SET TASK
Copy the items word for word, starting at the line that contains "Among residential house, located" and continuing through the end of the items. Leave the pictures out of your copy.

══ RECORDS PROVIDED ══

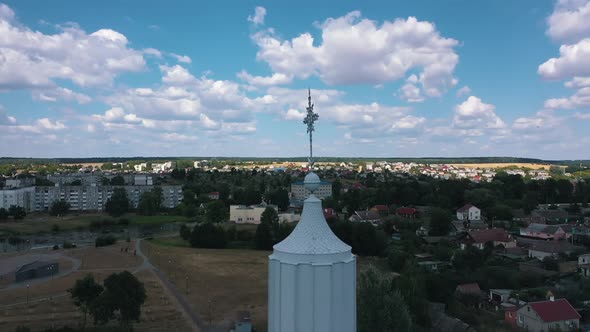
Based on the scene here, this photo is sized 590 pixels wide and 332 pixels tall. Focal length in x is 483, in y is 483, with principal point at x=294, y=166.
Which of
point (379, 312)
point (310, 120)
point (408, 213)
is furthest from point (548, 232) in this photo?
point (310, 120)

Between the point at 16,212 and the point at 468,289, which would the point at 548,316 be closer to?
the point at 468,289

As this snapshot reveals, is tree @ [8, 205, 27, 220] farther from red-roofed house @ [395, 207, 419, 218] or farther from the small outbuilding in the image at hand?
red-roofed house @ [395, 207, 419, 218]

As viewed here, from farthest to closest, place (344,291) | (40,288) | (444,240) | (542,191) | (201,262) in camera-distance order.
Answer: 1. (542,191)
2. (444,240)
3. (201,262)
4. (40,288)
5. (344,291)

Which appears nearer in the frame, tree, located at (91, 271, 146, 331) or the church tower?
the church tower

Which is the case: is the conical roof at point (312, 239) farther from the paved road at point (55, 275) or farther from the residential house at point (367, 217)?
the residential house at point (367, 217)

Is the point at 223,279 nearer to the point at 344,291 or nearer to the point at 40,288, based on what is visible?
the point at 40,288

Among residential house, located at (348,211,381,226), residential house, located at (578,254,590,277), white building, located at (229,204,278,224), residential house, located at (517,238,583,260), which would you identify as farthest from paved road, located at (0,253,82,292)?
residential house, located at (578,254,590,277)

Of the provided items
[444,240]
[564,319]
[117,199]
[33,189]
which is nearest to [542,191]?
[444,240]
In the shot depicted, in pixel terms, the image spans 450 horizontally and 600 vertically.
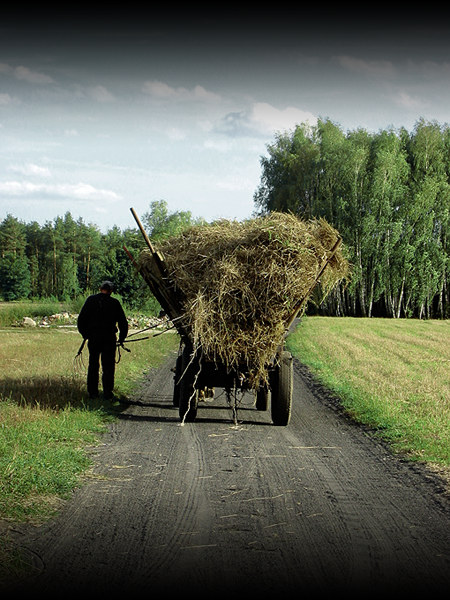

═══

RESULT OF THE TASK
Among residential house, located at (348,211,381,226), residential house, located at (578,254,590,277), white building, located at (229,204,278,224), residential house, located at (517,238,583,260), which would you identify as farthest from paved road, located at (0,253,82,292)?
residential house, located at (578,254,590,277)

Of the provided items
[444,240]
[564,319]
[117,199]
[33,189]
which is nearest to [542,191]?
[444,240]
In the shot depicted, in pixel terms, the image spans 450 horizontally and 600 vertically.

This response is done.